Creating a Pain Management Program

People often suffer from worries about undertreating their pain in various medical settings.  Doctors have the ethical responsibility to treat their patients’ pain and suffering to the degree that it can be managed.  There is an increasing need for pain management programs to help people with varying degrees and quality of pain.

There are four key components to creating a successful pain management program.  They include:
  1. An institutional commitment to relieving pain
  2. An interdisciplinary team to handle all aspects of pain
  3. Education of patients and staff around pain management
  4. Continuous quality improvement of pain management
The first step is to identify those institutional leaders in the system who can set the commitment level of the entire program.  These will help identify a philosophy around pain management.  A task force of interested people should be developed to help create a proper pain management program.

The program needs a mission statement that reflects its opinion and goals regarding the management of pain. Ideally, a mission statement can help define the goals of maximally treating pain to the patient’s benefit.

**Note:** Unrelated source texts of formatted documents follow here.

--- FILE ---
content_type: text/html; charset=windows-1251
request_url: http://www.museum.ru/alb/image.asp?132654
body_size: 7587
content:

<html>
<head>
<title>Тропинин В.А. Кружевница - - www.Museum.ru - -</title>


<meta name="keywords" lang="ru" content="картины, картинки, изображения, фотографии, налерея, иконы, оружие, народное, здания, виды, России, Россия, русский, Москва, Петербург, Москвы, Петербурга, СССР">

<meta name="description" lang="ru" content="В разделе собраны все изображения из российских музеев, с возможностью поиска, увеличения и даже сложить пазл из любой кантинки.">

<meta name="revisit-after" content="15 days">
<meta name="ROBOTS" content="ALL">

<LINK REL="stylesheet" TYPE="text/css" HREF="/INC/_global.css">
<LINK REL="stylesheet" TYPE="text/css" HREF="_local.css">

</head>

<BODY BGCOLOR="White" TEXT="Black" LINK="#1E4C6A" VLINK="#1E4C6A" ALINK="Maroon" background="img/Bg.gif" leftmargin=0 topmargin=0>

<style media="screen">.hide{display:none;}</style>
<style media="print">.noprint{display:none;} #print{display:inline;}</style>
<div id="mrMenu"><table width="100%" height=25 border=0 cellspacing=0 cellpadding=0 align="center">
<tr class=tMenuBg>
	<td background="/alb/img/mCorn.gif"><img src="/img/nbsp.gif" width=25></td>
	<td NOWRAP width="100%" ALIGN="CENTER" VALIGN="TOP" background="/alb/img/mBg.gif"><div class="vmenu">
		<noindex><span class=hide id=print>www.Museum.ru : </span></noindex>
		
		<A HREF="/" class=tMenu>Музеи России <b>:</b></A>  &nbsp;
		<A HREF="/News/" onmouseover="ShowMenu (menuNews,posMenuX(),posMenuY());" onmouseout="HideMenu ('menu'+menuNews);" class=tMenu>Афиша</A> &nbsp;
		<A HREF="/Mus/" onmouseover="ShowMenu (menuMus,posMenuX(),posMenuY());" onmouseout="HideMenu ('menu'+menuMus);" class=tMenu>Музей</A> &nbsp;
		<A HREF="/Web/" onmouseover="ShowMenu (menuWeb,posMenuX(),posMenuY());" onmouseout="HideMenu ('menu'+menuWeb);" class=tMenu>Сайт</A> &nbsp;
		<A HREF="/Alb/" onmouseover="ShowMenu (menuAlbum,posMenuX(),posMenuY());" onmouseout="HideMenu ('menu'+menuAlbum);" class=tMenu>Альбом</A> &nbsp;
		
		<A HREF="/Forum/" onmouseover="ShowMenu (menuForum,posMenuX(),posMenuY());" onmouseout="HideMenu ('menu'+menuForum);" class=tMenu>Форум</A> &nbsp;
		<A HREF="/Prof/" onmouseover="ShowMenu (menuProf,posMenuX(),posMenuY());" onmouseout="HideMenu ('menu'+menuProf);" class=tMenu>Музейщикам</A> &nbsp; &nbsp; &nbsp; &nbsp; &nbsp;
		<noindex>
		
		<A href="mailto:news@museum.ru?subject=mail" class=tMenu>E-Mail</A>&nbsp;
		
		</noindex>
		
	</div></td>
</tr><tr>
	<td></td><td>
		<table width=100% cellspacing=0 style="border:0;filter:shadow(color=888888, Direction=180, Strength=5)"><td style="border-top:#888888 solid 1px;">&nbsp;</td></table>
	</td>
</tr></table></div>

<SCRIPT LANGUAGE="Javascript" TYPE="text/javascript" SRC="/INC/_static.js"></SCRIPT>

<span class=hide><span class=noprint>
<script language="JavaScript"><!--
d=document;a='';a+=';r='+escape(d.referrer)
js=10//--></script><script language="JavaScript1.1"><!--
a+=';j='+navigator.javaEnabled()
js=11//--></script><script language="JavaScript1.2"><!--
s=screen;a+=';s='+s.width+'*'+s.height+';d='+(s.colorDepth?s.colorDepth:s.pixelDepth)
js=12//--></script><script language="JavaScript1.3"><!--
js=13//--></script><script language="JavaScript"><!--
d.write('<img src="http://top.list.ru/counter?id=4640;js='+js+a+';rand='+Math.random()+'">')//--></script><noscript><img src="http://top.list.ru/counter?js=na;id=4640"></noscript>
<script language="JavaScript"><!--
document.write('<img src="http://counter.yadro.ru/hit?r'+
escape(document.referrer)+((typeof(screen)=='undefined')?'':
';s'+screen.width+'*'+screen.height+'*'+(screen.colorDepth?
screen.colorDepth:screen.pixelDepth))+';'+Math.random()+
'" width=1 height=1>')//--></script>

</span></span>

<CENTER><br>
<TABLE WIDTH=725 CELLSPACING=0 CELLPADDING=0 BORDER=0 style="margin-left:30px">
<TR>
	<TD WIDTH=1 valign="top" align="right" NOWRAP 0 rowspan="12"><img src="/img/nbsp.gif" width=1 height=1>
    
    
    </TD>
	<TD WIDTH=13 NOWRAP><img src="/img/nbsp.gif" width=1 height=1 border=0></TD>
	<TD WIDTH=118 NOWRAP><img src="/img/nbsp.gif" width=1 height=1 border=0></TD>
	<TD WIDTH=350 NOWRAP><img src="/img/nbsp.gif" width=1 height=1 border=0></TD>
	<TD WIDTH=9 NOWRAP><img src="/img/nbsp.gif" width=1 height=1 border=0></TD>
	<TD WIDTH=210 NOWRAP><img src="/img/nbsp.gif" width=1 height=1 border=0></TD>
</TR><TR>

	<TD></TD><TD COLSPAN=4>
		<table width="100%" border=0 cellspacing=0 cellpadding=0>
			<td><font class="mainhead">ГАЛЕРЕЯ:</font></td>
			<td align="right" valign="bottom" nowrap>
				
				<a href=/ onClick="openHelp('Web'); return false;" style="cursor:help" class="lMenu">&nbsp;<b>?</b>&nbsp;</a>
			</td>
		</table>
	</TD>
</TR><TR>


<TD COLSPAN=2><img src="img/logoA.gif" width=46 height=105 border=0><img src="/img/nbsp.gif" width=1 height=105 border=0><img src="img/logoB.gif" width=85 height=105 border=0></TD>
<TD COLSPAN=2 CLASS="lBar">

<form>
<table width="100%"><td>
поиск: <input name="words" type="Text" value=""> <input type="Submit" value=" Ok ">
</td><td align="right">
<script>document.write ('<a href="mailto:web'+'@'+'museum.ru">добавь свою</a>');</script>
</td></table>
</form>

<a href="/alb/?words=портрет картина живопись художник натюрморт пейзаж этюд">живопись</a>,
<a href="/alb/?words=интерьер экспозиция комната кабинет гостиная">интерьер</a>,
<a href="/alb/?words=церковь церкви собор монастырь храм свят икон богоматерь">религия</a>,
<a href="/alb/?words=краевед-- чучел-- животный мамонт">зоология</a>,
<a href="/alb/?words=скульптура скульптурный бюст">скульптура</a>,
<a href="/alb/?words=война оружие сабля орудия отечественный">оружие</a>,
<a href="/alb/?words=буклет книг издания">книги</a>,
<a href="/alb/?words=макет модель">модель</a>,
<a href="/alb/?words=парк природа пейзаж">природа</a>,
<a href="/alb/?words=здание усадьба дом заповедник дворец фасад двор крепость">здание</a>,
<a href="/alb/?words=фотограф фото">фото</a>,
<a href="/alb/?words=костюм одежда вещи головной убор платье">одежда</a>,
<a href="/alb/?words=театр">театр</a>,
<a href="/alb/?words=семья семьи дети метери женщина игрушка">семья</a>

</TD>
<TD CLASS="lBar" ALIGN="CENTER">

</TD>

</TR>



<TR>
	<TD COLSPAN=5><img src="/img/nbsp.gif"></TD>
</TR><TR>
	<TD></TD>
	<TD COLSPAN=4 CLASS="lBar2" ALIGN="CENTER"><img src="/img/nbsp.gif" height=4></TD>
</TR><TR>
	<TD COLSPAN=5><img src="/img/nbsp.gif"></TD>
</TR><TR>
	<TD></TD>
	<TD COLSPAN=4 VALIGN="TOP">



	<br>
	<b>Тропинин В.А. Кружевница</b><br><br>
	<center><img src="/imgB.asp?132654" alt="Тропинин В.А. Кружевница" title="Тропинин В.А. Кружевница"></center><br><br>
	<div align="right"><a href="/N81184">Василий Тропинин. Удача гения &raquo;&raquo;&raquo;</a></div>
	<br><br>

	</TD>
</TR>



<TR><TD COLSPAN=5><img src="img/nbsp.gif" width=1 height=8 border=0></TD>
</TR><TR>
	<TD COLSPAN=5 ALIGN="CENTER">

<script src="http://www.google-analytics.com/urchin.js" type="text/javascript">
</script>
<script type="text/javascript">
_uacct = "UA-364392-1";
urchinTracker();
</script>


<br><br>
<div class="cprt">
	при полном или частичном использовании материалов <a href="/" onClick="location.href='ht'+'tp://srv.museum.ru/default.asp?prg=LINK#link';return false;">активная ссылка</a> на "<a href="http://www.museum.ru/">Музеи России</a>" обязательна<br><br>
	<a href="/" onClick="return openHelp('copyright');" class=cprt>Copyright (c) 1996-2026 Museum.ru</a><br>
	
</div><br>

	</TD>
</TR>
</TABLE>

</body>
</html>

Standards of pain must be established, which include the various plans of care, such as:
  • Recognizing that all patients have the right to appropriate assessment and management of pain.
  • Finding out the nature and intensity of a patient’s pain
  • Recording the results of pain interventions over time
  • Determining and assuring that all staff members are on board with pain relief and prevention
  • Assuring that staff members are competent in understanding and treating pain
  • Teaching new staff members how to deal with pain
  • Having established policies and procedures in place when it comes to dealing with pain
  • Making sure that pain doesn’t interfere with rehabilitation of patients
  • Educating patients and family regarding pain care and management
  • Collect data regarding the effectiveness of pain management in all cases
  • Address patient’s needs for homecare management of pain after discharge from a facility
Pain is multidimensional and so needs a multi-disciplinary team to manage it.  Successful pain management addresses the psychological, physiological, spiritual, cultural and social needs of the patient when dealing with pain.

A multi-disciplinary team has several functions, including:
  • Assisting the organization when it comes to developing policies and procedures around pain management so that all types of pain can be managed.
  • Serving patients by recognizing and integrating all the different dimensions of pain.
  • Providing support to families dealing with a family member who is suffering from chronic pain.
  • Addressing community needs when it comes to education around pain management, drug addiction, communication with health professionals, and holistic approaches to managing pain.
A good pain management team includes professionals that meet together to discuss pain issues and includes social worker, pastoral care professionals, physical therapists, occupational therapists, dieticians, pharmacists, nurses, physicians and educators.   The role of the team includes the following:
  • Identify needs of patients, families and staff when it comes to pain management
  • Collaborating with providers to maximally treat pain
  • To assure that pain relief goals are met
  • To promote  changes as defined by continuous quality improvement and monitoring.
Team members each have a role in dealing with a patient’s pain, which include assessing the needs of the patient in all modalities, using standardized tools to define pain, summarizing findings for the physician, reviewing the treatment plan, including both pharmacological and non-pharmacological management of pain, communicating the plan of care to others, visiting the patient to assess progress, assessing for ongoing pain-relieving needs, and measuring outcomes of pain-relieving practices.

Developing an Educational/Action Plan

To address an educational/action plan around an individual’s pain, the following core areas need to be addressed:
  • The physiology of pain
  • The assessment of pain
  • The various rating scales of pain
  • The types of analgesics used
  • Management of symptoms
  • Issues related to spirituality and psychosocial needs
  • Pain management in elderly persons
  • Barriers to pain management
  • Ethics of pain management
  • Non-pharmacological interventions
Ways of assuring that the organization fully understands the impact of pain on the individual can be undertaken, including having a special week designed around understanding pain management, having poster presentations on pain management, or having a portable educational cart that helps teach patients and staff about pain management.  A bulletin board can be used to address pain management issues so that the team is always reminded of the ways in which pain can be managed.

The team must always practice continuous quality improvement so that changes can continually be made that addresses patient needs when it comes to pain management.  This means that there should be ongoing data gathering to make sure that pain is constantly being handled.